A block of data:
***

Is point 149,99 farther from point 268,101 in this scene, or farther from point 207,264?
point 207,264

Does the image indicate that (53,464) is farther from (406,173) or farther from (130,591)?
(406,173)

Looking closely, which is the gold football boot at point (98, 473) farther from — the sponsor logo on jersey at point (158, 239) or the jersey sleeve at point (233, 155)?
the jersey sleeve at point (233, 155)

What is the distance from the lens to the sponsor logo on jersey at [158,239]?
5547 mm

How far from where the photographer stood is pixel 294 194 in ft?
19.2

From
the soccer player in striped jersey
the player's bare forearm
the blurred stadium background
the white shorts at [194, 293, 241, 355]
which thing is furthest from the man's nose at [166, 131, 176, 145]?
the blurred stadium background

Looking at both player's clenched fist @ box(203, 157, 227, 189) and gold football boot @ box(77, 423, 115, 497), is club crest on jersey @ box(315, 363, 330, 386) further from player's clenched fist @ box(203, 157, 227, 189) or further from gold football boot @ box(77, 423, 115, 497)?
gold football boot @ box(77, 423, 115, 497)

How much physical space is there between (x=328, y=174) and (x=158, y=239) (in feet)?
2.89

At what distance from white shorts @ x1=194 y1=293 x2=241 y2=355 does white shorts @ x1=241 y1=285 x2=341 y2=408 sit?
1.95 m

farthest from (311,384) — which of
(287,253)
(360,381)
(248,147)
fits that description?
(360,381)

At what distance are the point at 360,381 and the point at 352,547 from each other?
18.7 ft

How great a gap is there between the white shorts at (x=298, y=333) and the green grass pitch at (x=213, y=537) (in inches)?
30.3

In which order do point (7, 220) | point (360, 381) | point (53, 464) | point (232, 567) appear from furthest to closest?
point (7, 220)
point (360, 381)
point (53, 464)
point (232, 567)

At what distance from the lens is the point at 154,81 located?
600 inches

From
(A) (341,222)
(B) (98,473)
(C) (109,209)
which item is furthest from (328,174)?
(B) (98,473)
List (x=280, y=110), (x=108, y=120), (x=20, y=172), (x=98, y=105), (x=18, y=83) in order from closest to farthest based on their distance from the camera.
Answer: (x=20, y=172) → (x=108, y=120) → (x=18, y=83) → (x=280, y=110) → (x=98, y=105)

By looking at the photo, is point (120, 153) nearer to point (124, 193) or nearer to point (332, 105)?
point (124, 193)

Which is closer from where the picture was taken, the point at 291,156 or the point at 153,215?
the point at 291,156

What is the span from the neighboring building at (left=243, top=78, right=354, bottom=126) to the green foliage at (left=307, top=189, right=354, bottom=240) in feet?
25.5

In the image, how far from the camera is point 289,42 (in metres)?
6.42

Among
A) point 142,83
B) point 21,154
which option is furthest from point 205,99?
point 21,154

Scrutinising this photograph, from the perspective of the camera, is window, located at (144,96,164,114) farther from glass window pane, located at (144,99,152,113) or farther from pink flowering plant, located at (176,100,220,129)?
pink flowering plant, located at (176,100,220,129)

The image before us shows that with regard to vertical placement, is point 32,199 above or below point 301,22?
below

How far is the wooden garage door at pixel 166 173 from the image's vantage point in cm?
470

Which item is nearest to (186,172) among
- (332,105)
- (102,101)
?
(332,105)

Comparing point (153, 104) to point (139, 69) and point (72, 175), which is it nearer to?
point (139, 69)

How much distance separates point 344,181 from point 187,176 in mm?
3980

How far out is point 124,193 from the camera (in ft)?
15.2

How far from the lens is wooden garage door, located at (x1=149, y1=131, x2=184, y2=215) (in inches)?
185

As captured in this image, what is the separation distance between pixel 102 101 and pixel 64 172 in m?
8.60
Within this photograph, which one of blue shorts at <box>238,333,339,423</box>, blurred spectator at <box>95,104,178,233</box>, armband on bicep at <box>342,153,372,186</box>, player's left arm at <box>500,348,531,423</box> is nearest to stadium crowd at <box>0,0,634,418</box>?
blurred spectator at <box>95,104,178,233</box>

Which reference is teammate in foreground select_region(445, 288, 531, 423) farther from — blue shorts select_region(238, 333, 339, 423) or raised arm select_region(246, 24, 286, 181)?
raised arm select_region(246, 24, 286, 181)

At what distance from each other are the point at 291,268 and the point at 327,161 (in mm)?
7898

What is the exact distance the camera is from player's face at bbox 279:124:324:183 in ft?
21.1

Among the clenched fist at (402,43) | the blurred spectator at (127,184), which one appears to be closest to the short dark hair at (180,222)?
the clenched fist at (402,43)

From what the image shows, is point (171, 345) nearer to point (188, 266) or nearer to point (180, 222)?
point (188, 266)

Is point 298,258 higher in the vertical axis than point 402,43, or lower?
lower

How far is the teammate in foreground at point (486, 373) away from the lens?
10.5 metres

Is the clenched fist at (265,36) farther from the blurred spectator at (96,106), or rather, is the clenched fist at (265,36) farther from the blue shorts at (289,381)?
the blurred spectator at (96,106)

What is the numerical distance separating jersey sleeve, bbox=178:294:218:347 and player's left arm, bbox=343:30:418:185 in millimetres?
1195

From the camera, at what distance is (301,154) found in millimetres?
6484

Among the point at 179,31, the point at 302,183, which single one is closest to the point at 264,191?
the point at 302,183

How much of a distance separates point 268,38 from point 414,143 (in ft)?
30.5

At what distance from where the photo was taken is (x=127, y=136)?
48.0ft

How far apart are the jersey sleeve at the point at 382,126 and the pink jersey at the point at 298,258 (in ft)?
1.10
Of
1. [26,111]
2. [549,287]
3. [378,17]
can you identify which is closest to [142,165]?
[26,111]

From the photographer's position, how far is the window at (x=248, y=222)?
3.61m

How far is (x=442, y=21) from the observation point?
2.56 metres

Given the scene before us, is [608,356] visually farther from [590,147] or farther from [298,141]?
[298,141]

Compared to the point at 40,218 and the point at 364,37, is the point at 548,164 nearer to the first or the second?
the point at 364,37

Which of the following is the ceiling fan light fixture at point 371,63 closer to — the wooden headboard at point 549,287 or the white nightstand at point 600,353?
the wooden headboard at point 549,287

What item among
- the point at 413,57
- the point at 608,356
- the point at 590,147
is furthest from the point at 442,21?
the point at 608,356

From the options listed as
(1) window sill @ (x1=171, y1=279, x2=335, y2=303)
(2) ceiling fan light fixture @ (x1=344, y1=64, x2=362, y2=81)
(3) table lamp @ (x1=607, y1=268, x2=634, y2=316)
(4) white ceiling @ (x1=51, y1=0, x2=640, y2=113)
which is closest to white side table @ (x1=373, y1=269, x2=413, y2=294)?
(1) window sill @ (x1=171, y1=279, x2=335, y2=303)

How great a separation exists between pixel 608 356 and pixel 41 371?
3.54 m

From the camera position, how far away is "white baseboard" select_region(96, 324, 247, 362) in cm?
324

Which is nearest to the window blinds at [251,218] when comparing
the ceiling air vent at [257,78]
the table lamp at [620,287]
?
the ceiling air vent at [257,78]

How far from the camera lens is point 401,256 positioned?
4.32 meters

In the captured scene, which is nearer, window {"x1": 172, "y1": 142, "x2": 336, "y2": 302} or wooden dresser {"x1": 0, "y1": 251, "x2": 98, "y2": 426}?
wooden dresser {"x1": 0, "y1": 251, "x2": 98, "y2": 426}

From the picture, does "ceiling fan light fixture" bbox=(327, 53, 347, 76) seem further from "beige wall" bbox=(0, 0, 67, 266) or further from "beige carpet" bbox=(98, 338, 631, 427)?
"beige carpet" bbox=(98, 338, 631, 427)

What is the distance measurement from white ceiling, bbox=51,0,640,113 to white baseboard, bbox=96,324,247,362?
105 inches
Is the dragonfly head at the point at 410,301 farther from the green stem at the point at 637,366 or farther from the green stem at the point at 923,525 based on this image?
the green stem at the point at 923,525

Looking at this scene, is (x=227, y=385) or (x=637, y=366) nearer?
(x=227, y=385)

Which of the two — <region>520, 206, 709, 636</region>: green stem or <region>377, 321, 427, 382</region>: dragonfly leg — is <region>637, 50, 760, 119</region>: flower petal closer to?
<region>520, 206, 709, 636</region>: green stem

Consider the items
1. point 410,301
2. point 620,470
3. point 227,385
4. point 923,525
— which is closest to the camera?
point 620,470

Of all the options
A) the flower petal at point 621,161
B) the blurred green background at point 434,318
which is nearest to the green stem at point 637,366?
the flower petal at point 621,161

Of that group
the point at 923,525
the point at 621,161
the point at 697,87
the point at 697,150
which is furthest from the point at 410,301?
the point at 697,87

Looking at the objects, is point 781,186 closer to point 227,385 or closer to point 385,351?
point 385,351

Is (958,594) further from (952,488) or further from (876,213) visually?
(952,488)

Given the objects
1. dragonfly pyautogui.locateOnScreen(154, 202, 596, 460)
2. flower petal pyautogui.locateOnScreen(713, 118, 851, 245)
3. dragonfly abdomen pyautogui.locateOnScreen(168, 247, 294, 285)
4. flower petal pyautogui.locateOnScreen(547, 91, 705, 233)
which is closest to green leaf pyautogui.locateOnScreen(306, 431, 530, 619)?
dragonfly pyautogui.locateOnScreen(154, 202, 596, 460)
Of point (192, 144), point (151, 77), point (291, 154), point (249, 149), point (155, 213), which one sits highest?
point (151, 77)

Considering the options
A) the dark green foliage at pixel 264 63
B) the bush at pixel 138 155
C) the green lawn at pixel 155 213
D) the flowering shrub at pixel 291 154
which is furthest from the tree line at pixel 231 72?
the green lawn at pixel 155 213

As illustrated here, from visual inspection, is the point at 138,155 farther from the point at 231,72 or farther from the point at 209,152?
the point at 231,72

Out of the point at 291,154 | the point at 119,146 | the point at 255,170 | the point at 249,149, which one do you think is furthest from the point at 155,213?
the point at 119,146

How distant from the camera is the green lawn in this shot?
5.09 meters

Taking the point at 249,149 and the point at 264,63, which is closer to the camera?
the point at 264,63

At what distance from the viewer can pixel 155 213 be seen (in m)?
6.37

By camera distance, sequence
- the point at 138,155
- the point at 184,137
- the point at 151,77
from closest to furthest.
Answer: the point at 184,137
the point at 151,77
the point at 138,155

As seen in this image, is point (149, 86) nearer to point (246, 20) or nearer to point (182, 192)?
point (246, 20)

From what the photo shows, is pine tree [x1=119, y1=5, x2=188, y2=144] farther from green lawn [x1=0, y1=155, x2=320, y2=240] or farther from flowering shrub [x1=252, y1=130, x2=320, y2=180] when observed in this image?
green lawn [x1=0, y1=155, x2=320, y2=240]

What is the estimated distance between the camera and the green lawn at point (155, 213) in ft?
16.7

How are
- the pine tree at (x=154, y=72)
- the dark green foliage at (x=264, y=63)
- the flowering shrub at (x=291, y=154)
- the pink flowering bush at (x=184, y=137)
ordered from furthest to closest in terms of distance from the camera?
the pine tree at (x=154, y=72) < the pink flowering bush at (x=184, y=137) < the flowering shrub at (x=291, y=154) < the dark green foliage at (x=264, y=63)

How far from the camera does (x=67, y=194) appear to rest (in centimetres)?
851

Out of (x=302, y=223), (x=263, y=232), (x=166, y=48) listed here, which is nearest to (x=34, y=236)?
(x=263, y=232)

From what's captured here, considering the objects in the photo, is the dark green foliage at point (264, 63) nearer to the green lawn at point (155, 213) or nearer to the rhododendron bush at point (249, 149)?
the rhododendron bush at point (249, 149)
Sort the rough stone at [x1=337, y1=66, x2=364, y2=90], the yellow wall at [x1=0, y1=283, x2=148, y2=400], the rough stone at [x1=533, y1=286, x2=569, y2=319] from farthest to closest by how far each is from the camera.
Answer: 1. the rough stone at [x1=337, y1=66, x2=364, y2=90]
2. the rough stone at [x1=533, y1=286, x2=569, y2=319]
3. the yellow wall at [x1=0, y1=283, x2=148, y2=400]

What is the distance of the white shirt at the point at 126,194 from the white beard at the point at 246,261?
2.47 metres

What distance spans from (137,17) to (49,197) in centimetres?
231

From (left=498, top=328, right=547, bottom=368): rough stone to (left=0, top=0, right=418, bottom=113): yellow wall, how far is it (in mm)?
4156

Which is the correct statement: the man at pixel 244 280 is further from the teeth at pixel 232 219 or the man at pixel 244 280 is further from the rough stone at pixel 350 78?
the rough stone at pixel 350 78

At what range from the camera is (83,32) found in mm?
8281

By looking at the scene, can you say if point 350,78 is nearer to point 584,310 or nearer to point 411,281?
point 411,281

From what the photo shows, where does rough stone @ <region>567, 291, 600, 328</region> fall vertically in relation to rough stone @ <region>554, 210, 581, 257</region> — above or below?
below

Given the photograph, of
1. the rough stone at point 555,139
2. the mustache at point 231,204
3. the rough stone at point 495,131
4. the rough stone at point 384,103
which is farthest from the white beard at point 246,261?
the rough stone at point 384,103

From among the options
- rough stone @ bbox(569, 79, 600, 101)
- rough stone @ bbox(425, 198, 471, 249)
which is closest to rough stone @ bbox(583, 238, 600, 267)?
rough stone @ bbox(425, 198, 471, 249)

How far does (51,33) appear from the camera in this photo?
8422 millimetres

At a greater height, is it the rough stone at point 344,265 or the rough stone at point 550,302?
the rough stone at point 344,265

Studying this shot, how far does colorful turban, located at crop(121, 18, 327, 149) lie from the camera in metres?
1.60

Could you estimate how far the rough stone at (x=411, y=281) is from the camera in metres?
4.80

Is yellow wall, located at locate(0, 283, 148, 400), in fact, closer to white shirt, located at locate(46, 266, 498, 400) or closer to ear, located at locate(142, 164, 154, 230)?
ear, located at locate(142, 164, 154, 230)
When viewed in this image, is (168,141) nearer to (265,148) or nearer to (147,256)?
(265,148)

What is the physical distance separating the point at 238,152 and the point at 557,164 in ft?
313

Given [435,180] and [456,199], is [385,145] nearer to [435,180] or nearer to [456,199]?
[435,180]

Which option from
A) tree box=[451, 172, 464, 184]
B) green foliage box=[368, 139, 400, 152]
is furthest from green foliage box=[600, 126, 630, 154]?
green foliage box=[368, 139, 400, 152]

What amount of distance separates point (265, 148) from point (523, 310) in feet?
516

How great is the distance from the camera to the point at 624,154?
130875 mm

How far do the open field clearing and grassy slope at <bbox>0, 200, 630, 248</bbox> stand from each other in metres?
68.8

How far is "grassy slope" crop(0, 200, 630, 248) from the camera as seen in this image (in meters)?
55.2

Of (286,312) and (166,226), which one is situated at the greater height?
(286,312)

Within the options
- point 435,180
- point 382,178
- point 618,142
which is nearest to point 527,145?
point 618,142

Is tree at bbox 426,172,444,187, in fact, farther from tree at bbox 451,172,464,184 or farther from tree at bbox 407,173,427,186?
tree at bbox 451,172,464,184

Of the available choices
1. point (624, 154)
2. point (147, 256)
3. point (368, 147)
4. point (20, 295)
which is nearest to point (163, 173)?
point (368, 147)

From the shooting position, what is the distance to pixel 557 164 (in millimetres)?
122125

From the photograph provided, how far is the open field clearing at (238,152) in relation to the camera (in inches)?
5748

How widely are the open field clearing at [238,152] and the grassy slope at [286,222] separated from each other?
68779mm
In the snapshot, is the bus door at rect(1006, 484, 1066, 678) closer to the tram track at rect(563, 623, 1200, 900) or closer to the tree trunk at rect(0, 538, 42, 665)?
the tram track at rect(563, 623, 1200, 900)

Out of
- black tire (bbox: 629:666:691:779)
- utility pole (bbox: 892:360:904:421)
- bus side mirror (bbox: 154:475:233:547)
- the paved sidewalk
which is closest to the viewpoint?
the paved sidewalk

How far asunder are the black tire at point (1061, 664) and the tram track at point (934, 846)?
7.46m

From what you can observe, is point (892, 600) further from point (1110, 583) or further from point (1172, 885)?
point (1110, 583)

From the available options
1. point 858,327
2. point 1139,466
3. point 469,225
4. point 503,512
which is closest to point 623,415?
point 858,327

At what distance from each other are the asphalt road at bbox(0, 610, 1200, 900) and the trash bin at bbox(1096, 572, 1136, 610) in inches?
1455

***

Can you write out the data word for word, from the line containing "Within the options" up to and including the final line of the data?

Answer:
Within the options
- point 435,180
- point 382,178
- point 618,142
which is nearest to point 527,145?
point 618,142

Is tree at bbox 426,172,444,187, in fact, farther from tree at bbox 451,172,464,184 or farther from tree at bbox 407,173,427,186?
tree at bbox 451,172,464,184

Of the available choices
1. point (624, 154)
2. point (147, 256)
3. point (368, 147)
4. point (20, 295)
which is nearest to point (163, 173)?
point (368, 147)

From the shooting position, what is the distance to pixel 557 164 (in millimetres)?
122125

From the photograph provided, how far is the open field clearing at (238,152) in relation to the camera (in inches)?
5748

How widely are the open field clearing at [238,152] and the grassy slope at [286,222] separated from each other?
68779mm
In the snapshot, is the bus door at rect(1006, 484, 1066, 678) closer to the tram track at rect(563, 623, 1200, 900) or closer to the tree trunk at rect(0, 538, 42, 665)?
the tram track at rect(563, 623, 1200, 900)

Out of
- black tire (bbox: 629:666:691:779)
- utility pole (bbox: 892:360:904:421)
- bus side mirror (bbox: 154:475:233:547)
- the paved sidewalk
which is closest to the viewpoint?
the paved sidewalk

How far asunder are the black tire at point (1061, 664) and the tram track at point (934, 846)?
7.46m

From what you can observe, is point (892, 600) further from point (1110, 583) or further from point (1172, 885)?
point (1110, 583)

From the available options
1. point 858,327
2. point 1139,466
3. point 469,225
4. point 503,512
which is closest to point 623,415?
point 858,327

At what distance from each other are the asphalt road at bbox(0, 610, 1200, 900) and the trash bin at bbox(1096, 572, 1136, 610) in inches?
1455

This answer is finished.